We’re living in an age of prog-rock when it comes to covers. We need to punch it in the face. No more paintings of animals! No more line drawings! No more brown! Please!

Nobody is buying these books anyway, so let’s have some fun.

 Are you excited about coming to the northwest?

I couldn’t be more excited   I feel like Lewis and Clark.   I have such a horrible fear of flying that it’s ridiculous though.   I get on a plane a couple of times a year and each time it’s a panic attack.   I’ve tried flying drunk or drugged up, but then it’s just being drunk or drugged up and having a panic attack.
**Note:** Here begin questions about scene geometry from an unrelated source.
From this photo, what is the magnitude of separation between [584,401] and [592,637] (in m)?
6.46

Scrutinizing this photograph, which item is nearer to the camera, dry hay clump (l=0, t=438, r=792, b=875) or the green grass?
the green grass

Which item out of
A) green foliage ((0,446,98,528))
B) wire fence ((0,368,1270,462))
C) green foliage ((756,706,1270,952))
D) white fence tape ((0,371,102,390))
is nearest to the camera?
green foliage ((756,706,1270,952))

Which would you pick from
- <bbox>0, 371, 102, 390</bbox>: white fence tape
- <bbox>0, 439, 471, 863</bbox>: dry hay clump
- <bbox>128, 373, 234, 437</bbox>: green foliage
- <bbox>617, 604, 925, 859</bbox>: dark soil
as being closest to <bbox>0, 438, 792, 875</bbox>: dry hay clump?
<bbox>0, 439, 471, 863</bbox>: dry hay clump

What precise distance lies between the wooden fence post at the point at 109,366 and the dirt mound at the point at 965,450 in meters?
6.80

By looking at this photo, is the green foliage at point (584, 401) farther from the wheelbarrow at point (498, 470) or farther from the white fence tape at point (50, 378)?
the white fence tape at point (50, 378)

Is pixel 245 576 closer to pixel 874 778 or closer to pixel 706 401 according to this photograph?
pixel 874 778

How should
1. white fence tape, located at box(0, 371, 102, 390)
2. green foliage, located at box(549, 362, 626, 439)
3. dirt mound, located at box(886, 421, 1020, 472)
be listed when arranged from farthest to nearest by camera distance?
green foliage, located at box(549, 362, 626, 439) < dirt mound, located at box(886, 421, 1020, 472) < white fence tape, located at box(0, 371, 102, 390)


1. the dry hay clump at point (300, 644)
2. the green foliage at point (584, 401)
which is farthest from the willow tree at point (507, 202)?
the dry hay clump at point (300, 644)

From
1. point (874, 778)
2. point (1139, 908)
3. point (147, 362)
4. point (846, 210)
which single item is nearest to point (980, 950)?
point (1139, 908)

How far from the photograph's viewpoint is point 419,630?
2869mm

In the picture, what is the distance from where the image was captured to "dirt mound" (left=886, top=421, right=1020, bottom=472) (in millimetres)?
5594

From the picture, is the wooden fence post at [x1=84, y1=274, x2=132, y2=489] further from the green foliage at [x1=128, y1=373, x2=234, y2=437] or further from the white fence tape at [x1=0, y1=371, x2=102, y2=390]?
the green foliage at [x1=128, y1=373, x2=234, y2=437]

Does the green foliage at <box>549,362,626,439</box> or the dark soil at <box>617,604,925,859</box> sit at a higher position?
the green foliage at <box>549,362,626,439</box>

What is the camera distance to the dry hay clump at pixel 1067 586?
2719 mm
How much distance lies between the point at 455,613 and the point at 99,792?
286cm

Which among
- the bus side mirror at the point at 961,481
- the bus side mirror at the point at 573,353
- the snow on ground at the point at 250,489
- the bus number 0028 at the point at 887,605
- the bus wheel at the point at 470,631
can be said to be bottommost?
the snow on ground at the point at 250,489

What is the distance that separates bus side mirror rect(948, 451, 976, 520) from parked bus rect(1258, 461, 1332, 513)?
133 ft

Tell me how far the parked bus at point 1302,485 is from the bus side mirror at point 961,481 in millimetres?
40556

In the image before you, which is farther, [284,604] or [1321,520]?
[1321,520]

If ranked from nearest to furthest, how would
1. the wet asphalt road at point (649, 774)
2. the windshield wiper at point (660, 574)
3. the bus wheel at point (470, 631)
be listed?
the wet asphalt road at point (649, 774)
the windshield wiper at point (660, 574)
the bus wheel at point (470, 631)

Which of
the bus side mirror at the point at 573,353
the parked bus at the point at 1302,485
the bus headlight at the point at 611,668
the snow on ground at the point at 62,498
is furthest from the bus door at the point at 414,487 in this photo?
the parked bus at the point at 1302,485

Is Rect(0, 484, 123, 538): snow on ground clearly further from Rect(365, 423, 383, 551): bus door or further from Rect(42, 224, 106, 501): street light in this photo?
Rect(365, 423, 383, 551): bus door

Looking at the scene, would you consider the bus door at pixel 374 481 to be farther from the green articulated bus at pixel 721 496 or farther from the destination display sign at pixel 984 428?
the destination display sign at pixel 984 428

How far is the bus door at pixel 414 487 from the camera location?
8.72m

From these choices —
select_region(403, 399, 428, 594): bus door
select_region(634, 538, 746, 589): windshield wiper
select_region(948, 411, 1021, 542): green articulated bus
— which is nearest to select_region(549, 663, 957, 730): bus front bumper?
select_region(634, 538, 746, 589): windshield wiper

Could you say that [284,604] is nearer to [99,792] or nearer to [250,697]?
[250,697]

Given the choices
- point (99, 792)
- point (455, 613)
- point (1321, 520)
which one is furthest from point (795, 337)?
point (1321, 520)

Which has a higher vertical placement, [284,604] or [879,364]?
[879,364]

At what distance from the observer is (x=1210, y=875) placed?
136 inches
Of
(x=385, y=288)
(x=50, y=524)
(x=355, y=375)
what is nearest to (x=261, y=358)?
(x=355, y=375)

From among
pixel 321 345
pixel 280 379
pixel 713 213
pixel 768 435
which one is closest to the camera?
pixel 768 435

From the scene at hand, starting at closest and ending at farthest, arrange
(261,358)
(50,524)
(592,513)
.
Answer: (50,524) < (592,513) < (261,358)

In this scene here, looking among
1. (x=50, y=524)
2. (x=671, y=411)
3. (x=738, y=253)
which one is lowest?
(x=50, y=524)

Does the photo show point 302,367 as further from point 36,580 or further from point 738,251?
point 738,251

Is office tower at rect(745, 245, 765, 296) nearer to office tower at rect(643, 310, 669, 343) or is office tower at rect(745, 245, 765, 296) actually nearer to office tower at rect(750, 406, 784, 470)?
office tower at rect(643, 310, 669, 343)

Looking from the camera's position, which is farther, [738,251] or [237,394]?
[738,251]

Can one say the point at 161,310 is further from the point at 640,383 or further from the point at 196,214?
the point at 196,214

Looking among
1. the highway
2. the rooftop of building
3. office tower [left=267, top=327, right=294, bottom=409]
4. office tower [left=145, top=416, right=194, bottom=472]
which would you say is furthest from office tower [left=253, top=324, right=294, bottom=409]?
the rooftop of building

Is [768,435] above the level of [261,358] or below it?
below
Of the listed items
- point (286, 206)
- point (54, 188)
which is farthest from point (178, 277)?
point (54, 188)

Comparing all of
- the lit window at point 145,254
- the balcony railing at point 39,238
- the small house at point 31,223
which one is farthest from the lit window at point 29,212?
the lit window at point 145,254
I always hear Buddy Holly’s “True Love Ways” in my head when I fly, or the last line the Holly character from the movie Labamba says, “Don’t worry, Richie.   The sky belongs to the stars.”  

Of course, then they fall from the sky.

I’m getting ready to have a panic attack right now.  Stop thinking about Buddy Holly.   Stop thinking about Buddy Holly. Think Lewis and Clark.  Think Lewis and Clark. Lewis and Clark it is!